My wife and I left San Jose a little
after 7 this evening, heading for Sacramento, where we are teaching
at an SCA event tomorrow. In planning the trip—including stops
going, coming, or both to visit my grandchildren in Berkeley and my
sister's in Davis—one important question was when traffic would be
heavy, what time rush hour starts and ends on the relevant highway on
a Friday in November.
My Android phone shows me current
traffic conditions, but the designers carelessly neglected to attach
a time machine, so I did not have the option of seeing today's
information yesterday or the day before. Someone should correct that
omission. There is no way of knowing for certain what traffic
will be like this Friday, but what traffic was like last Friday, and the
Friday before, and the same time of year last year and the year
before, are all public information. By combining information of that
sort with sophisticated statistical analysis, it should be possible
to make a pretty good prediction of future traffic a day, a week, even a year in advance.
What I am imagining is a web page that
looks very much like the Google Maps picture on my phone, with the
traffic layer selected. The only addition would be the ability to set
date and time.
Does it already exist somewhere?
10 comments:
The desktop browser Google Maps offers historical traffic data. I don't know how to get to that via the Android app, but you could check it out on the desktop before your trip.
Once such information became widely available, wouldn't--to some extent at least--a kind of "efficient market" in traffic arise in which historic lulls were smoothed out as people attempted to get onto the roads at the least busy times? Under such circumstances,although traffic might be more evenly distributed over the day, it would be more difficult for any given individual to anticipate an unusually quiet periods unless you he possessed relevant private information.
Google used to do something very like what you're asking for. They stopped in 2011 because they didn't think their predictions were accurate enough to feel good about publishing them.
http://productforums.google.com/forum/#!category-topic/maps/navigation-and-directions/pG7XSsd4eCk
Don't know whether it works in the U.S., but Yandex Maps app has this feature for Russian cities for sure.
I went to a talk ~2 years ago by a guy from MSFT Research. They're working on something just like that.
The results he showed for the Seattle area looked good. The caveat was that they needed location information recorded by their employees smart phones to build an accurate history. They didn't need to record your whole trip, just a small, intelligently chosen sample.
IIRC they biggest problem to expanding the program wasn't technical, it was convincing people to put aside their privacy concerns. Personally I would give up 5 minutes of location data each day in exchange for access to a good predictive traffic map.
Noah Carl has a point. If people actually had real time traffic data, the low traffic areas might cease to be low traffic as everyone diverted to those routes.
For those that aren't aware, CalTrans has a traffic cam system set up throughout most of the state. The ones for the Northern part of the state not perhaps as useful as the south because they're single frame pictures.
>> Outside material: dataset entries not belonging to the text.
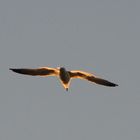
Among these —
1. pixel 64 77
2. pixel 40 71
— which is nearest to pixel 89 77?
pixel 64 77

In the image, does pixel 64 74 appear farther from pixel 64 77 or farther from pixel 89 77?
pixel 89 77

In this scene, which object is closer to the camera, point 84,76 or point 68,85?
point 68,85

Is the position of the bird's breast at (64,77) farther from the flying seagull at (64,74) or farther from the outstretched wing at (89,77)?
the outstretched wing at (89,77)

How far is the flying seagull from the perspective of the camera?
116ft

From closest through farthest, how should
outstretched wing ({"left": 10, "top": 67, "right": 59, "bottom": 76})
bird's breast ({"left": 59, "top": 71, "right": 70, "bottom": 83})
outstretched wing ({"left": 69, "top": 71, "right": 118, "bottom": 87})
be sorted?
1. bird's breast ({"left": 59, "top": 71, "right": 70, "bottom": 83})
2. outstretched wing ({"left": 10, "top": 67, "right": 59, "bottom": 76})
3. outstretched wing ({"left": 69, "top": 71, "right": 118, "bottom": 87})

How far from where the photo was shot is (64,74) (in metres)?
35.5

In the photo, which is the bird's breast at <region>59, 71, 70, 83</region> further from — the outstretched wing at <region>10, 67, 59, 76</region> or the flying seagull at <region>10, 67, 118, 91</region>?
the outstretched wing at <region>10, 67, 59, 76</region>

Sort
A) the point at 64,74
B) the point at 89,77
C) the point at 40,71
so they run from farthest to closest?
the point at 89,77 < the point at 40,71 < the point at 64,74

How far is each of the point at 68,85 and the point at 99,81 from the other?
11.2ft

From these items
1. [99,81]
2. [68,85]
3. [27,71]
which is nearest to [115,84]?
[99,81]

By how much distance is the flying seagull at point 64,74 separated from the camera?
3547 cm

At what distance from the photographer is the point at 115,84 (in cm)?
3678

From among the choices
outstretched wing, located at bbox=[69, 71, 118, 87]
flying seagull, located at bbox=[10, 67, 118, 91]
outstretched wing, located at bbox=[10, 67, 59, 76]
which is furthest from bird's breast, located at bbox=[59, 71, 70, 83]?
outstretched wing, located at bbox=[69, 71, 118, 87]

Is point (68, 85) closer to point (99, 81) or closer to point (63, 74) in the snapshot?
point (63, 74)
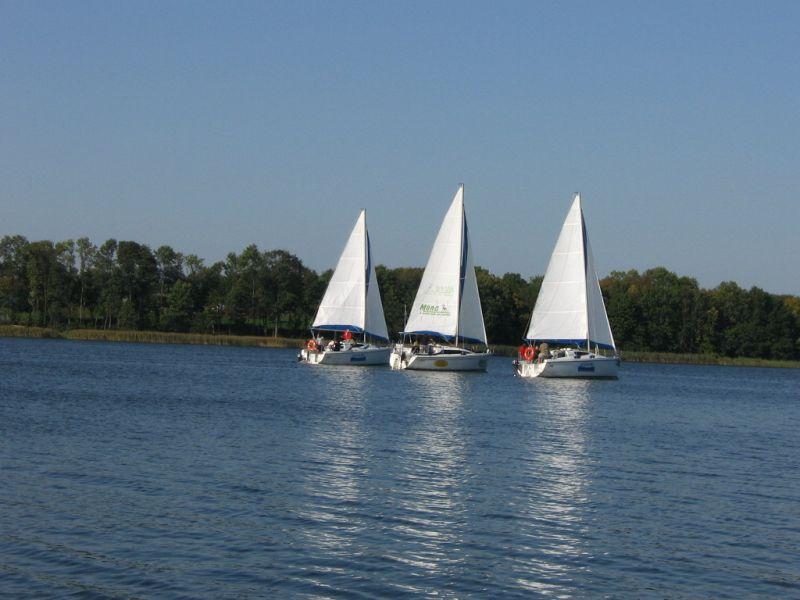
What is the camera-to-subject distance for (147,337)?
11394cm

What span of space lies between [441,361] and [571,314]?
869cm

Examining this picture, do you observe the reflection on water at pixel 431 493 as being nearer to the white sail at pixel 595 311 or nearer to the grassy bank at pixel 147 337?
the white sail at pixel 595 311

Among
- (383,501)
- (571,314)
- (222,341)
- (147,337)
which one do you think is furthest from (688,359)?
(383,501)

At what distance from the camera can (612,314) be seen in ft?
416

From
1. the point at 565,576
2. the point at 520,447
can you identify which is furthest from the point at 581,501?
the point at 520,447

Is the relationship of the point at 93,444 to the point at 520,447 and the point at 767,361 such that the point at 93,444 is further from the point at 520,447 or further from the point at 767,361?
the point at 767,361

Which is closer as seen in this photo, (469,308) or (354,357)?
(469,308)

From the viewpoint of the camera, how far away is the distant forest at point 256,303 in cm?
12594

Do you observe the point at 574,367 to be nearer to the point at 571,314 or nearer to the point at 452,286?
the point at 571,314

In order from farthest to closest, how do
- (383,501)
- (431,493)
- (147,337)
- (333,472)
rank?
1. (147,337)
2. (333,472)
3. (431,493)
4. (383,501)

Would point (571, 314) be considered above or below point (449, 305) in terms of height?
below

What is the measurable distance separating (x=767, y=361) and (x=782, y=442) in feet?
301

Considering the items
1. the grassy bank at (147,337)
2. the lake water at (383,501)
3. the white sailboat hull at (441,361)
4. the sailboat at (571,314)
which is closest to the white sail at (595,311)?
the sailboat at (571,314)

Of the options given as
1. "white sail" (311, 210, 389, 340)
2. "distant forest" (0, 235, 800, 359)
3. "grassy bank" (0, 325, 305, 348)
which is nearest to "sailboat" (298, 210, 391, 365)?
"white sail" (311, 210, 389, 340)
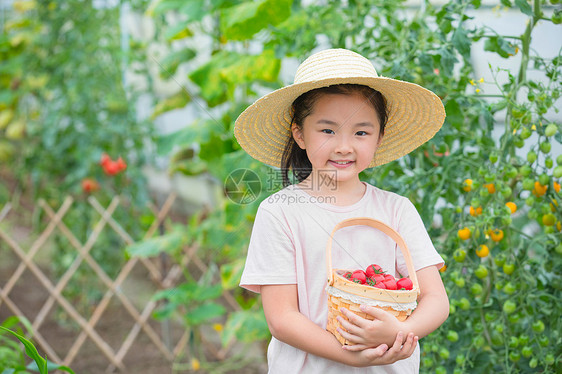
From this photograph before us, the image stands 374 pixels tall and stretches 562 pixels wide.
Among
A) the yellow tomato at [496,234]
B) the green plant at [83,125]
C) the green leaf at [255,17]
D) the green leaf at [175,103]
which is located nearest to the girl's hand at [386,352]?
the yellow tomato at [496,234]

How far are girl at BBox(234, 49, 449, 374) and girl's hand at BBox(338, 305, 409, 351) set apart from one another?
0.12ft

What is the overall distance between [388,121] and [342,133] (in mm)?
186

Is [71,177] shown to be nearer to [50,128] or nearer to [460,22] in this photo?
[50,128]

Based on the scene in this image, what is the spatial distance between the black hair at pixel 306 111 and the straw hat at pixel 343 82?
0.5 inches

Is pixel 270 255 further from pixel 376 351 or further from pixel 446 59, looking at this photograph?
pixel 446 59

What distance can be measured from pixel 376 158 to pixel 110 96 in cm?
210

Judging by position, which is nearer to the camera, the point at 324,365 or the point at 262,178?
the point at 324,365

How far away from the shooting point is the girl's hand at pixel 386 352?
824 mm

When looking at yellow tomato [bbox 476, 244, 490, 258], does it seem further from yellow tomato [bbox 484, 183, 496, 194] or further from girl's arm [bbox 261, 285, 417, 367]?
girl's arm [bbox 261, 285, 417, 367]

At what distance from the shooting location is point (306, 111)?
96 centimetres

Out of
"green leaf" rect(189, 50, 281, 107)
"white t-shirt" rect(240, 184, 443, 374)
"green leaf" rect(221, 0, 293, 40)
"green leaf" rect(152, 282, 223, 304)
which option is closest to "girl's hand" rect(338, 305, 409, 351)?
"white t-shirt" rect(240, 184, 443, 374)

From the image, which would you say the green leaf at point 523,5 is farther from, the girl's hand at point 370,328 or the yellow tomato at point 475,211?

The Southern part of the state actually has live video of a some areas.
Still, I've found the NorCal cams of some use as we travel from Eureka to San Francisco every few months. I can check before leaving and see if there's snow on at least one high area we travel through.
Hmmm...while trying to find a link for the traffic cams I found this CalTrans "Quickmap". Click the boxes in the left sidebar to specify what things you want to see on the map- lanes closures, CHP incidents and such- and it instantly shows you the latest data. Probably more useful than the traffic cams:
http://quickmap.dot.ca.gov/
How timely the information is, it doesn't say.
CalTrans has live traffic cameras in several cities that you can watch live here. No time machine, though.
We here in states from Arizona and Nevada to Colorado and Texas are working hard to keep information on our open roads hidden from Californians, lest they come here and bring along their craziness.
It exists for Houston:
http://traffic.houstontranstar.org/layers/
Don't know of any more general solution, though.
David W writes:
"It exists for Houston:"
I don't think so.
Looking at that page, what it shows is the same sort of information that my phone currently shows--current traffic speed. It's true that it has links to historical data, but the most detailed form of that shows, for various years, how, traffic conditions changed over the course of the day--averaged over the entire year.
It doesn't show what conditions were at a particular time of a particular day, let alone showing an estimate from such data of what they will be at a particular time of a particular day in the near future, which is what I want.